Indeed, so prevalent is the venom that we barely notice such verbals. They make the front pages only when England fans go on the rampage in France.

But the bile is spreading.

It's a reflection of how we as a society are becoming angrier, ruder and malevolently aggressive. Maybe it's because we live in an age of spurious self-conferred rights. I feel something, therefore I am entitled to give vent to whatever poison seeps into my head. Lord help anyone who has the temerity to have a different point of view.

And the more trivial the event, the more intense the feeling. Many of us were surprised by the intensity of the Brexit debate and are stunned by the fear and loathing that is American politics, but when we consider it, we see greater oceans of anger and rage over sport, trivia and celebrity (if you want to see bile just mention Kim Kardashian in mixed company).

The "fan" culture is another fantasy in our society. Someone who has never crossed the threshold of Old Trafford can consider themselves in some way "involved" with Manchester United, though all they do is watch them play on TV.

Actually, they have no more "involvement" with that club than someone who has watched Corrie for 40 years can be said to be a cast member.

Yes, if you are a season ticket holder, own shares, or turn up and pay your way at the turnstile... but, other than that, you are nothing but a voyeur with no more involvement with that club than anyone with a remote control switching from Poirot to David Attenborough.

Why we even imagine that so-called "national" football teams involve people who neither watch them on TV nor go to matches in person is beyond me.

Again, it is some modern impoverished version of national identity that finds its expression in drink-soaked goonery abroad for males.

And it is always males, isn't it? Always swaggering wannabe blokes, here or abroad, looking to make superstars seem as small as they are, or lavishing them with inappropriate levels of adoration so they become creepy and unpleasant.

Maybe it's because we are so overwhelmed by the big picture of politics, economics, war and bureaucracy that we invest so much now in the small things. Maybe those are the only things we think we have any possible control over - and even then we know that, really, we don't have any at all.

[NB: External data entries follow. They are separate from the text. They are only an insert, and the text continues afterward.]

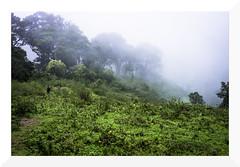 leeches trail (mamuangsuk) Tags: india misty foggy kerala rainy slope threat bharat reckless thekkady leech kumily travelogue southernindia protectedarea mountaintrek 35mmprime periyartigerreserve sangsue periyarwildlifesanctuary mamuangsuk leechestrail animalhazard
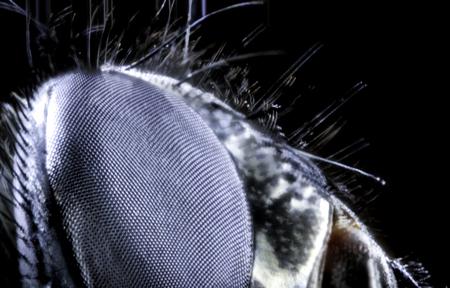 An ultra macro photo of a flys eye.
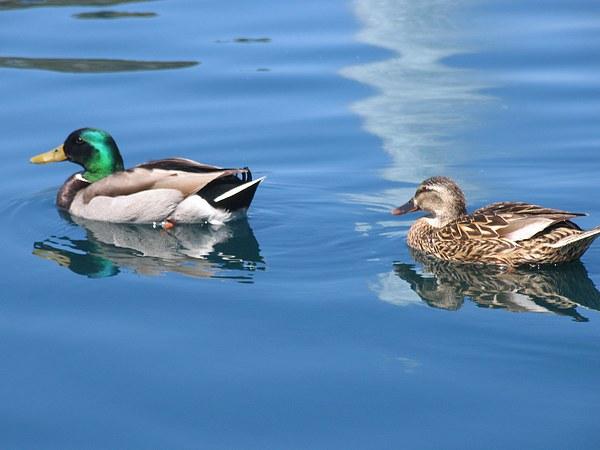Dois patinhos na lagoa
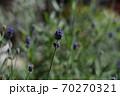 ラベンダーの花 70270321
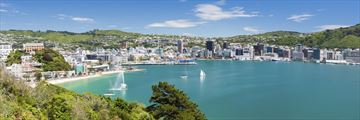Wellington Bay Harbour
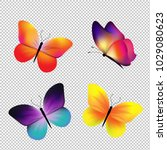 butterfly set isolated with... | Shutterstock .eps vector #1029080623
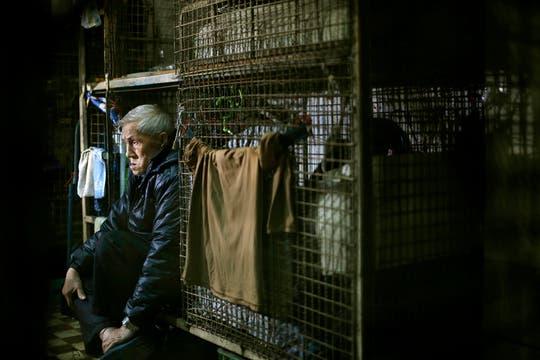 """Para los más pobres, como Leung Cho-yin, """"hogar"""" es una jaula de metal de 1,5 m metros cuadrados. Foto: AP"""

I've paid for my ticket I can say whatever I damn well like. Cinema? Can't you see I'm on the phone! Queue? But I'm in a hurry. Control my kids? Who are you to criticise my parenting? I'm the customer and you are the servant, er, shop assistant. All the nastinesses, the over self-assertion, the low-level bullying isn't because life is more stressful. It's because people can get away with it.

The good civil people no longer know how to defend themselves - or even if they are allowed to. When public rudeness raises its head, our first instinct is to look the other way. Nervously. Or shuffle away from the unpleasantness. We doubt if our fellow citizens will back us up.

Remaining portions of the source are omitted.